Today is July 1.  I welcome the new month and refuse to look in the rear view mirror at June 2010, just I refused to look at January 2010 when I lost Cisco.  I will encourage my family, battered and beaten by June to do the same.  I will lead by example and point out the good things in our lives, not dwell on the past trials we've been through.

Although the Belgians are here at home, Sunny is now feeble and I consider him unsafe to ride.  Gus, our younger Belgian is green broke, over 18 hands and I feel he is too big and too green for me to ride.

I'm grateful for Poco, the horse I recently purchased to replace Cisco, here at home.  Poco has been home for the last five days.  His pasture is outside our bedroom window.  At night with the window opened, I can hear him moving around and blowing out his nose.  It's a good sound. 

When I get up each morning, I open the window wider and greet him.  He is now waiting for my greeting each morning.  Life with Poco at home has been soothing and enjoyable.  He likes his pasture and loafing shed, where he naps.  Across the fence line he and the Belgians have settled down nicely.

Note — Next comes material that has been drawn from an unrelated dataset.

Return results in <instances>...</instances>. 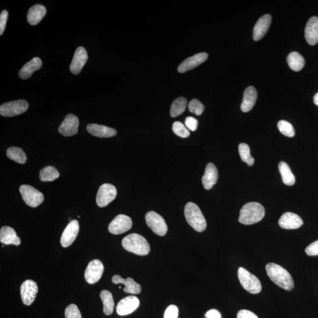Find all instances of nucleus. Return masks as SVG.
Masks as SVG:
<instances>
[{"mask_svg":"<svg viewBox=\"0 0 318 318\" xmlns=\"http://www.w3.org/2000/svg\"><path fill=\"white\" fill-rule=\"evenodd\" d=\"M267 275L273 283L285 290L290 291L294 287V282L292 276L283 267L274 263H269L266 266Z\"/></svg>","mask_w":318,"mask_h":318,"instance_id":"nucleus-1","label":"nucleus"},{"mask_svg":"<svg viewBox=\"0 0 318 318\" xmlns=\"http://www.w3.org/2000/svg\"><path fill=\"white\" fill-rule=\"evenodd\" d=\"M265 215V209L261 204L250 202L241 209L238 222L246 225H252L261 221Z\"/></svg>","mask_w":318,"mask_h":318,"instance_id":"nucleus-2","label":"nucleus"},{"mask_svg":"<svg viewBox=\"0 0 318 318\" xmlns=\"http://www.w3.org/2000/svg\"><path fill=\"white\" fill-rule=\"evenodd\" d=\"M122 244L126 251L137 255L145 256L150 251V245L146 238L137 233L126 236L123 240Z\"/></svg>","mask_w":318,"mask_h":318,"instance_id":"nucleus-3","label":"nucleus"},{"mask_svg":"<svg viewBox=\"0 0 318 318\" xmlns=\"http://www.w3.org/2000/svg\"><path fill=\"white\" fill-rule=\"evenodd\" d=\"M186 221L192 228L198 232H202L207 228V223L198 206L189 202L185 207Z\"/></svg>","mask_w":318,"mask_h":318,"instance_id":"nucleus-4","label":"nucleus"},{"mask_svg":"<svg viewBox=\"0 0 318 318\" xmlns=\"http://www.w3.org/2000/svg\"><path fill=\"white\" fill-rule=\"evenodd\" d=\"M237 274L238 280L246 291L252 294H257L261 291V282L254 274L242 267L238 268Z\"/></svg>","mask_w":318,"mask_h":318,"instance_id":"nucleus-5","label":"nucleus"},{"mask_svg":"<svg viewBox=\"0 0 318 318\" xmlns=\"http://www.w3.org/2000/svg\"><path fill=\"white\" fill-rule=\"evenodd\" d=\"M20 192L25 203L31 208L38 207L44 201L45 198L43 193L31 186H21Z\"/></svg>","mask_w":318,"mask_h":318,"instance_id":"nucleus-6","label":"nucleus"},{"mask_svg":"<svg viewBox=\"0 0 318 318\" xmlns=\"http://www.w3.org/2000/svg\"><path fill=\"white\" fill-rule=\"evenodd\" d=\"M26 100H18L2 104L0 107V114L4 117H13L23 114L28 108Z\"/></svg>","mask_w":318,"mask_h":318,"instance_id":"nucleus-7","label":"nucleus"},{"mask_svg":"<svg viewBox=\"0 0 318 318\" xmlns=\"http://www.w3.org/2000/svg\"><path fill=\"white\" fill-rule=\"evenodd\" d=\"M148 226L158 236H164L168 232V226L165 220L156 212H148L145 217Z\"/></svg>","mask_w":318,"mask_h":318,"instance_id":"nucleus-8","label":"nucleus"},{"mask_svg":"<svg viewBox=\"0 0 318 318\" xmlns=\"http://www.w3.org/2000/svg\"><path fill=\"white\" fill-rule=\"evenodd\" d=\"M117 196L116 188L111 184L104 183L99 187L96 196V203L100 208L107 207Z\"/></svg>","mask_w":318,"mask_h":318,"instance_id":"nucleus-9","label":"nucleus"},{"mask_svg":"<svg viewBox=\"0 0 318 318\" xmlns=\"http://www.w3.org/2000/svg\"><path fill=\"white\" fill-rule=\"evenodd\" d=\"M132 220L130 217L121 214L112 220L108 229L111 234H120L128 232L132 228Z\"/></svg>","mask_w":318,"mask_h":318,"instance_id":"nucleus-10","label":"nucleus"},{"mask_svg":"<svg viewBox=\"0 0 318 318\" xmlns=\"http://www.w3.org/2000/svg\"><path fill=\"white\" fill-rule=\"evenodd\" d=\"M104 272V266L98 259L90 262L85 273V280L89 284H96L102 277Z\"/></svg>","mask_w":318,"mask_h":318,"instance_id":"nucleus-11","label":"nucleus"},{"mask_svg":"<svg viewBox=\"0 0 318 318\" xmlns=\"http://www.w3.org/2000/svg\"><path fill=\"white\" fill-rule=\"evenodd\" d=\"M38 288L37 284L32 280L24 281L20 287L21 299L25 305H31L35 301Z\"/></svg>","mask_w":318,"mask_h":318,"instance_id":"nucleus-12","label":"nucleus"},{"mask_svg":"<svg viewBox=\"0 0 318 318\" xmlns=\"http://www.w3.org/2000/svg\"><path fill=\"white\" fill-rule=\"evenodd\" d=\"M79 232V223L73 220L68 224L60 238V244L64 248L70 247L76 238Z\"/></svg>","mask_w":318,"mask_h":318,"instance_id":"nucleus-13","label":"nucleus"},{"mask_svg":"<svg viewBox=\"0 0 318 318\" xmlns=\"http://www.w3.org/2000/svg\"><path fill=\"white\" fill-rule=\"evenodd\" d=\"M78 126L79 120L76 115L69 114L60 125L59 132L65 137L74 136L78 133Z\"/></svg>","mask_w":318,"mask_h":318,"instance_id":"nucleus-14","label":"nucleus"},{"mask_svg":"<svg viewBox=\"0 0 318 318\" xmlns=\"http://www.w3.org/2000/svg\"><path fill=\"white\" fill-rule=\"evenodd\" d=\"M140 301L135 296H130L122 299L116 307L118 315L125 316L129 315L139 308Z\"/></svg>","mask_w":318,"mask_h":318,"instance_id":"nucleus-15","label":"nucleus"},{"mask_svg":"<svg viewBox=\"0 0 318 318\" xmlns=\"http://www.w3.org/2000/svg\"><path fill=\"white\" fill-rule=\"evenodd\" d=\"M88 60V54L86 49L83 47H79L75 50L70 66L71 73L75 75L81 73Z\"/></svg>","mask_w":318,"mask_h":318,"instance_id":"nucleus-16","label":"nucleus"},{"mask_svg":"<svg viewBox=\"0 0 318 318\" xmlns=\"http://www.w3.org/2000/svg\"><path fill=\"white\" fill-rule=\"evenodd\" d=\"M208 54L207 53H200L195 54L192 57L187 58L180 64L178 68V70L180 73L193 69V68L200 66L208 59Z\"/></svg>","mask_w":318,"mask_h":318,"instance_id":"nucleus-17","label":"nucleus"},{"mask_svg":"<svg viewBox=\"0 0 318 318\" xmlns=\"http://www.w3.org/2000/svg\"><path fill=\"white\" fill-rule=\"evenodd\" d=\"M301 217L292 212L285 213L279 220V225L285 229H296L303 225Z\"/></svg>","mask_w":318,"mask_h":318,"instance_id":"nucleus-18","label":"nucleus"},{"mask_svg":"<svg viewBox=\"0 0 318 318\" xmlns=\"http://www.w3.org/2000/svg\"><path fill=\"white\" fill-rule=\"evenodd\" d=\"M271 21H272V17L270 14H265V15L260 18L254 28L255 41H259L264 37L269 30Z\"/></svg>","mask_w":318,"mask_h":318,"instance_id":"nucleus-19","label":"nucleus"},{"mask_svg":"<svg viewBox=\"0 0 318 318\" xmlns=\"http://www.w3.org/2000/svg\"><path fill=\"white\" fill-rule=\"evenodd\" d=\"M305 37L310 45H315L318 43V17L310 18L306 25Z\"/></svg>","mask_w":318,"mask_h":318,"instance_id":"nucleus-20","label":"nucleus"},{"mask_svg":"<svg viewBox=\"0 0 318 318\" xmlns=\"http://www.w3.org/2000/svg\"><path fill=\"white\" fill-rule=\"evenodd\" d=\"M218 179V171L215 165L209 163L206 167L202 182L205 189L210 190Z\"/></svg>","mask_w":318,"mask_h":318,"instance_id":"nucleus-21","label":"nucleus"},{"mask_svg":"<svg viewBox=\"0 0 318 318\" xmlns=\"http://www.w3.org/2000/svg\"><path fill=\"white\" fill-rule=\"evenodd\" d=\"M112 283L114 284L125 285L124 292L132 294H139L142 291V288L139 284L136 283L132 278L128 277L127 279H124L121 276L115 274L112 277Z\"/></svg>","mask_w":318,"mask_h":318,"instance_id":"nucleus-22","label":"nucleus"},{"mask_svg":"<svg viewBox=\"0 0 318 318\" xmlns=\"http://www.w3.org/2000/svg\"><path fill=\"white\" fill-rule=\"evenodd\" d=\"M257 96V92L254 87H248L244 93L243 102L241 104L242 111L245 113L250 111L255 104Z\"/></svg>","mask_w":318,"mask_h":318,"instance_id":"nucleus-23","label":"nucleus"},{"mask_svg":"<svg viewBox=\"0 0 318 318\" xmlns=\"http://www.w3.org/2000/svg\"><path fill=\"white\" fill-rule=\"evenodd\" d=\"M87 130L92 135L101 138L113 137L117 134L116 131L113 128L97 124H89L87 126Z\"/></svg>","mask_w":318,"mask_h":318,"instance_id":"nucleus-24","label":"nucleus"},{"mask_svg":"<svg viewBox=\"0 0 318 318\" xmlns=\"http://www.w3.org/2000/svg\"><path fill=\"white\" fill-rule=\"evenodd\" d=\"M0 242L5 245L19 246L20 238L17 235L16 231L12 227L3 226L0 230Z\"/></svg>","mask_w":318,"mask_h":318,"instance_id":"nucleus-25","label":"nucleus"},{"mask_svg":"<svg viewBox=\"0 0 318 318\" xmlns=\"http://www.w3.org/2000/svg\"><path fill=\"white\" fill-rule=\"evenodd\" d=\"M42 61L38 57H34L29 62L25 64L19 72L20 78L26 80L30 78L34 72L42 67Z\"/></svg>","mask_w":318,"mask_h":318,"instance_id":"nucleus-26","label":"nucleus"},{"mask_svg":"<svg viewBox=\"0 0 318 318\" xmlns=\"http://www.w3.org/2000/svg\"><path fill=\"white\" fill-rule=\"evenodd\" d=\"M47 10L44 6L36 5L31 7L27 14V21L32 26L37 25L46 16Z\"/></svg>","mask_w":318,"mask_h":318,"instance_id":"nucleus-27","label":"nucleus"},{"mask_svg":"<svg viewBox=\"0 0 318 318\" xmlns=\"http://www.w3.org/2000/svg\"><path fill=\"white\" fill-rule=\"evenodd\" d=\"M287 61L291 69L295 71L301 70L305 64V60L301 54L296 52L289 54Z\"/></svg>","mask_w":318,"mask_h":318,"instance_id":"nucleus-28","label":"nucleus"},{"mask_svg":"<svg viewBox=\"0 0 318 318\" xmlns=\"http://www.w3.org/2000/svg\"><path fill=\"white\" fill-rule=\"evenodd\" d=\"M100 298L103 304V312L106 315H110L113 313L114 308V302L111 293L103 290L100 293Z\"/></svg>","mask_w":318,"mask_h":318,"instance_id":"nucleus-29","label":"nucleus"},{"mask_svg":"<svg viewBox=\"0 0 318 318\" xmlns=\"http://www.w3.org/2000/svg\"><path fill=\"white\" fill-rule=\"evenodd\" d=\"M279 170L284 183L288 186L294 185L295 177L293 175L290 166L285 162H281L279 164Z\"/></svg>","mask_w":318,"mask_h":318,"instance_id":"nucleus-30","label":"nucleus"},{"mask_svg":"<svg viewBox=\"0 0 318 318\" xmlns=\"http://www.w3.org/2000/svg\"><path fill=\"white\" fill-rule=\"evenodd\" d=\"M7 156L19 164H24L27 161L26 153L20 147H11L7 150Z\"/></svg>","mask_w":318,"mask_h":318,"instance_id":"nucleus-31","label":"nucleus"},{"mask_svg":"<svg viewBox=\"0 0 318 318\" xmlns=\"http://www.w3.org/2000/svg\"><path fill=\"white\" fill-rule=\"evenodd\" d=\"M59 176V172L51 166H46L39 172V179L42 182H52Z\"/></svg>","mask_w":318,"mask_h":318,"instance_id":"nucleus-32","label":"nucleus"},{"mask_svg":"<svg viewBox=\"0 0 318 318\" xmlns=\"http://www.w3.org/2000/svg\"><path fill=\"white\" fill-rule=\"evenodd\" d=\"M187 106V99L185 97H179L176 99L172 104L171 107V115L172 117L179 116L184 113Z\"/></svg>","mask_w":318,"mask_h":318,"instance_id":"nucleus-33","label":"nucleus"},{"mask_svg":"<svg viewBox=\"0 0 318 318\" xmlns=\"http://www.w3.org/2000/svg\"><path fill=\"white\" fill-rule=\"evenodd\" d=\"M238 150L242 161L247 163L249 166L254 164L255 159L251 156L250 147L247 144L241 143L238 145Z\"/></svg>","mask_w":318,"mask_h":318,"instance_id":"nucleus-34","label":"nucleus"},{"mask_svg":"<svg viewBox=\"0 0 318 318\" xmlns=\"http://www.w3.org/2000/svg\"><path fill=\"white\" fill-rule=\"evenodd\" d=\"M277 128L279 129L280 132L285 136L292 137L295 135L294 128L290 122L285 121H280L278 122Z\"/></svg>","mask_w":318,"mask_h":318,"instance_id":"nucleus-35","label":"nucleus"},{"mask_svg":"<svg viewBox=\"0 0 318 318\" xmlns=\"http://www.w3.org/2000/svg\"><path fill=\"white\" fill-rule=\"evenodd\" d=\"M172 129L177 136L182 138H186L190 135L189 130L182 123L180 122H176L173 124Z\"/></svg>","mask_w":318,"mask_h":318,"instance_id":"nucleus-36","label":"nucleus"},{"mask_svg":"<svg viewBox=\"0 0 318 318\" xmlns=\"http://www.w3.org/2000/svg\"><path fill=\"white\" fill-rule=\"evenodd\" d=\"M188 108L191 113L197 115H201L205 110L204 104L197 99L191 100L188 105Z\"/></svg>","mask_w":318,"mask_h":318,"instance_id":"nucleus-37","label":"nucleus"},{"mask_svg":"<svg viewBox=\"0 0 318 318\" xmlns=\"http://www.w3.org/2000/svg\"><path fill=\"white\" fill-rule=\"evenodd\" d=\"M66 318H82L81 311L75 304L68 305L65 310Z\"/></svg>","mask_w":318,"mask_h":318,"instance_id":"nucleus-38","label":"nucleus"},{"mask_svg":"<svg viewBox=\"0 0 318 318\" xmlns=\"http://www.w3.org/2000/svg\"><path fill=\"white\" fill-rule=\"evenodd\" d=\"M179 309L174 305H171L166 309L164 318H178Z\"/></svg>","mask_w":318,"mask_h":318,"instance_id":"nucleus-39","label":"nucleus"},{"mask_svg":"<svg viewBox=\"0 0 318 318\" xmlns=\"http://www.w3.org/2000/svg\"><path fill=\"white\" fill-rule=\"evenodd\" d=\"M9 13L6 10H4L0 14V35H2L5 31L7 19H8Z\"/></svg>","mask_w":318,"mask_h":318,"instance_id":"nucleus-40","label":"nucleus"},{"mask_svg":"<svg viewBox=\"0 0 318 318\" xmlns=\"http://www.w3.org/2000/svg\"><path fill=\"white\" fill-rule=\"evenodd\" d=\"M186 127L191 131H195L197 128L198 122L193 117H187L185 119Z\"/></svg>","mask_w":318,"mask_h":318,"instance_id":"nucleus-41","label":"nucleus"},{"mask_svg":"<svg viewBox=\"0 0 318 318\" xmlns=\"http://www.w3.org/2000/svg\"><path fill=\"white\" fill-rule=\"evenodd\" d=\"M305 252L308 256L318 255V240L310 244L308 247L305 249Z\"/></svg>","mask_w":318,"mask_h":318,"instance_id":"nucleus-42","label":"nucleus"},{"mask_svg":"<svg viewBox=\"0 0 318 318\" xmlns=\"http://www.w3.org/2000/svg\"><path fill=\"white\" fill-rule=\"evenodd\" d=\"M237 318H259L257 315L250 310L242 309L237 314Z\"/></svg>","mask_w":318,"mask_h":318,"instance_id":"nucleus-43","label":"nucleus"},{"mask_svg":"<svg viewBox=\"0 0 318 318\" xmlns=\"http://www.w3.org/2000/svg\"><path fill=\"white\" fill-rule=\"evenodd\" d=\"M205 317L207 318H222L219 312L216 309L209 310L206 313Z\"/></svg>","mask_w":318,"mask_h":318,"instance_id":"nucleus-44","label":"nucleus"},{"mask_svg":"<svg viewBox=\"0 0 318 318\" xmlns=\"http://www.w3.org/2000/svg\"><path fill=\"white\" fill-rule=\"evenodd\" d=\"M313 102L318 106V92L313 97Z\"/></svg>","mask_w":318,"mask_h":318,"instance_id":"nucleus-45","label":"nucleus"}]
</instances>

I hauled Poco out to the barn to take a lesson on him, still learning how he ticks.  He was a dream loading and unloading, saddling at the trailer, during the lesson and then later when we went on a ride around the 100 acres that surround the barn.  So far he's been a good guy at everything I've asked of him.

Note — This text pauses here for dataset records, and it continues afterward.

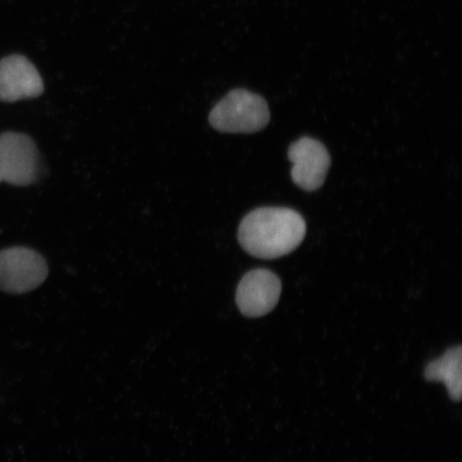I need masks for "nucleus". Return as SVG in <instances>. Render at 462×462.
<instances>
[{
  "instance_id": "obj_6",
  "label": "nucleus",
  "mask_w": 462,
  "mask_h": 462,
  "mask_svg": "<svg viewBox=\"0 0 462 462\" xmlns=\"http://www.w3.org/2000/svg\"><path fill=\"white\" fill-rule=\"evenodd\" d=\"M282 293L280 277L265 269L246 273L236 288V302L246 317H262L273 310Z\"/></svg>"
},
{
  "instance_id": "obj_3",
  "label": "nucleus",
  "mask_w": 462,
  "mask_h": 462,
  "mask_svg": "<svg viewBox=\"0 0 462 462\" xmlns=\"http://www.w3.org/2000/svg\"><path fill=\"white\" fill-rule=\"evenodd\" d=\"M40 157L36 143L26 134H0V183L27 187L38 180Z\"/></svg>"
},
{
  "instance_id": "obj_5",
  "label": "nucleus",
  "mask_w": 462,
  "mask_h": 462,
  "mask_svg": "<svg viewBox=\"0 0 462 462\" xmlns=\"http://www.w3.org/2000/svg\"><path fill=\"white\" fill-rule=\"evenodd\" d=\"M288 158L293 164L291 177L299 188L313 192L323 186L331 157L320 142L310 137H302L291 143Z\"/></svg>"
},
{
  "instance_id": "obj_8",
  "label": "nucleus",
  "mask_w": 462,
  "mask_h": 462,
  "mask_svg": "<svg viewBox=\"0 0 462 462\" xmlns=\"http://www.w3.org/2000/svg\"><path fill=\"white\" fill-rule=\"evenodd\" d=\"M424 375L429 381H442L447 385L450 398L455 402H459L462 393L461 346L448 349L441 357L429 363Z\"/></svg>"
},
{
  "instance_id": "obj_2",
  "label": "nucleus",
  "mask_w": 462,
  "mask_h": 462,
  "mask_svg": "<svg viewBox=\"0 0 462 462\" xmlns=\"http://www.w3.org/2000/svg\"><path fill=\"white\" fill-rule=\"evenodd\" d=\"M270 111L263 97L245 89H235L213 107L209 123L222 133H256L269 125Z\"/></svg>"
},
{
  "instance_id": "obj_4",
  "label": "nucleus",
  "mask_w": 462,
  "mask_h": 462,
  "mask_svg": "<svg viewBox=\"0 0 462 462\" xmlns=\"http://www.w3.org/2000/svg\"><path fill=\"white\" fill-rule=\"evenodd\" d=\"M49 274L42 255L28 247H11L0 251V291L26 293L38 288Z\"/></svg>"
},
{
  "instance_id": "obj_7",
  "label": "nucleus",
  "mask_w": 462,
  "mask_h": 462,
  "mask_svg": "<svg viewBox=\"0 0 462 462\" xmlns=\"http://www.w3.org/2000/svg\"><path fill=\"white\" fill-rule=\"evenodd\" d=\"M43 91L42 75L26 57L10 55L0 60V101L33 99Z\"/></svg>"
},
{
  "instance_id": "obj_1",
  "label": "nucleus",
  "mask_w": 462,
  "mask_h": 462,
  "mask_svg": "<svg viewBox=\"0 0 462 462\" xmlns=\"http://www.w3.org/2000/svg\"><path fill=\"white\" fill-rule=\"evenodd\" d=\"M306 223L289 208H259L242 219L239 244L250 255L262 259L280 258L302 244Z\"/></svg>"
}]
</instances>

I have an empty stall at the barn.  The loss of Champ appears to have cancelled the half-lease I have with the gal who was using him for 4H.  Out of courtesy for the suddenness of Champ's loss, I've offered them the use of Poco for the rest of the season but understandably, it's not the same.

I hate moving Poco to the barn but with an empty stall up there I've decided for the time being to continue to board at the barn.  My friends are up there and since I'm retired, the barn provides me with a social outlet.  So today I will haul Poco back to the barn.

I'm back where I started in early June, with no horse at home and no other suitable horse for my family or friends to ride.  That means no riding at the cabin with my family or friends, where our corral is now ready for our horses.

It means all my eggs are in the basket with Poco and after the last week, that kind of scares me.  But I won't seek out another horse right now.  Poco came to me, I didn't go looking for him.  I'm thinking that's the best way to find a horse.  So I will wait, my family and I will regain our strength and welcome peace into our hearts and souls.  Somewhere down the road we will find another special horse.  After all, good things come to those who wait.